Number of permutations: 1000 
Two-way: Extreme count          : 8 
Two-way: Extreme ratio (p-value): 0.008 
One-way: Extreme count          : 998 
One-way: Extreme ratio (p-value): 0.998


## Results to decision
It is recommended to launching a change when the result is
- Statistically significant (based on p-value, if Confidence interval overlaps with 0: NOT statistically significant)
- Practically significant (based on point estimate > practical significance boundary USD 2 / user)

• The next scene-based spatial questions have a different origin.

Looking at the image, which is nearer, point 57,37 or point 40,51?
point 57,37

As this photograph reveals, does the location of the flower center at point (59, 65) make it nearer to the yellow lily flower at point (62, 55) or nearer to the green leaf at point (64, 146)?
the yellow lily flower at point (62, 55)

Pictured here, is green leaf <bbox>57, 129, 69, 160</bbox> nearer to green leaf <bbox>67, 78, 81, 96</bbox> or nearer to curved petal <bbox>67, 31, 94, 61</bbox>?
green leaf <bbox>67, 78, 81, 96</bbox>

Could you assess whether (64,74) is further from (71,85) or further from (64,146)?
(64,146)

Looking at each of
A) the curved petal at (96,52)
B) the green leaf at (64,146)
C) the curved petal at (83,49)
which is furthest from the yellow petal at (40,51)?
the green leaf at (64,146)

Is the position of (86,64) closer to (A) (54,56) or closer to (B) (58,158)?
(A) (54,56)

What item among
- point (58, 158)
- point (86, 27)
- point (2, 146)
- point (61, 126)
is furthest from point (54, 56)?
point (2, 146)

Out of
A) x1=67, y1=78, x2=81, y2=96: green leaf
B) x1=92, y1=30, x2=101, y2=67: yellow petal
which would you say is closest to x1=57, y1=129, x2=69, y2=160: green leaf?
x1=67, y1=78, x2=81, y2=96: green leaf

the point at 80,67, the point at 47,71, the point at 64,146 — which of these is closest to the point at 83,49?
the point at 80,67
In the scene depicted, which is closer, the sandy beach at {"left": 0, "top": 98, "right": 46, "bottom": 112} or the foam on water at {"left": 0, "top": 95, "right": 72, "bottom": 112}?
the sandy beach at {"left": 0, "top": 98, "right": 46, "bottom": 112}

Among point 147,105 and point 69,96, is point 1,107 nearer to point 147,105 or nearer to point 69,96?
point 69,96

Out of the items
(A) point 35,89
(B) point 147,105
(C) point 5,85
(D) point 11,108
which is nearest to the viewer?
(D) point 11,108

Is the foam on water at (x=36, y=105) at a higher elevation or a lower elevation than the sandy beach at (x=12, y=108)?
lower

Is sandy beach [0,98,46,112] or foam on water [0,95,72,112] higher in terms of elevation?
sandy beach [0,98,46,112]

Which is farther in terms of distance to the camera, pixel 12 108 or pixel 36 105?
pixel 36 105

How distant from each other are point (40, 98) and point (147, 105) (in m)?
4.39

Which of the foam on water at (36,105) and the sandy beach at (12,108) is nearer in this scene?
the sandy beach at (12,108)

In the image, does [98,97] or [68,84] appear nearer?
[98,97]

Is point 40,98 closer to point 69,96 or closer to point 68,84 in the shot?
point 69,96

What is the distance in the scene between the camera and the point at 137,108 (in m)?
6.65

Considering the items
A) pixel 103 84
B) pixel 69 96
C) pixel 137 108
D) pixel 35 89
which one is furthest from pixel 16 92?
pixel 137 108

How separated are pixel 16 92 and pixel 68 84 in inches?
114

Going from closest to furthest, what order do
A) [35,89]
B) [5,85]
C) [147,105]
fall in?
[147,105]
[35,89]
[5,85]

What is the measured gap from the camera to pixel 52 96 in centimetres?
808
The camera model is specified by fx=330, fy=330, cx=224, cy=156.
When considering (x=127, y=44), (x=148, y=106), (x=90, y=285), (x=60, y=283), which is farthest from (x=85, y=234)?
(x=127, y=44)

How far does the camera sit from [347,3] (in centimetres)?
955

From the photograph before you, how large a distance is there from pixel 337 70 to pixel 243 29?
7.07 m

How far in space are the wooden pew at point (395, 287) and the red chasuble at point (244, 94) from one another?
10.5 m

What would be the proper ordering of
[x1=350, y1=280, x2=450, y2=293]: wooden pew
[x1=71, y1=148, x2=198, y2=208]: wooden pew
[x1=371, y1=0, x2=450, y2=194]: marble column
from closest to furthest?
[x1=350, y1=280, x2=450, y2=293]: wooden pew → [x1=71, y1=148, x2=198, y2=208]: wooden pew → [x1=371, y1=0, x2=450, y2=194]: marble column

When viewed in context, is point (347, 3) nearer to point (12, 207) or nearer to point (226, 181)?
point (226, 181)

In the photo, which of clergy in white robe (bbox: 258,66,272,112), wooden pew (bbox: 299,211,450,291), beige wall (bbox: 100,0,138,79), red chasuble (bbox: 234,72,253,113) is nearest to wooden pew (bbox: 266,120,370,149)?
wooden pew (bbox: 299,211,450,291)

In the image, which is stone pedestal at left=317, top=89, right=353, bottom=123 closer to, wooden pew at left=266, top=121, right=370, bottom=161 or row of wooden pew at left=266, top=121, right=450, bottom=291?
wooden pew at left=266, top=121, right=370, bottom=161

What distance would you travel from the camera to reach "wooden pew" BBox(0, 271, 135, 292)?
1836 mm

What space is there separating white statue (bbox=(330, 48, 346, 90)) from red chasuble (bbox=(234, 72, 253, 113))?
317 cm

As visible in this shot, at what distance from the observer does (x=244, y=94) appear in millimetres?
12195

If it is not the case, run a follow-up test with more power would be helpful in this case

- Tradeoffs between different metrics also need to be considered. If different metrics move in different directions, such as revenue and user engagment.
- Costs of launching a change such as engineering maintenance also needs to be considered. When costs are high, we need to make sure the benefit overwheigh the cost (using a practical significance boundary). When costs are low, any positive changes should be launched.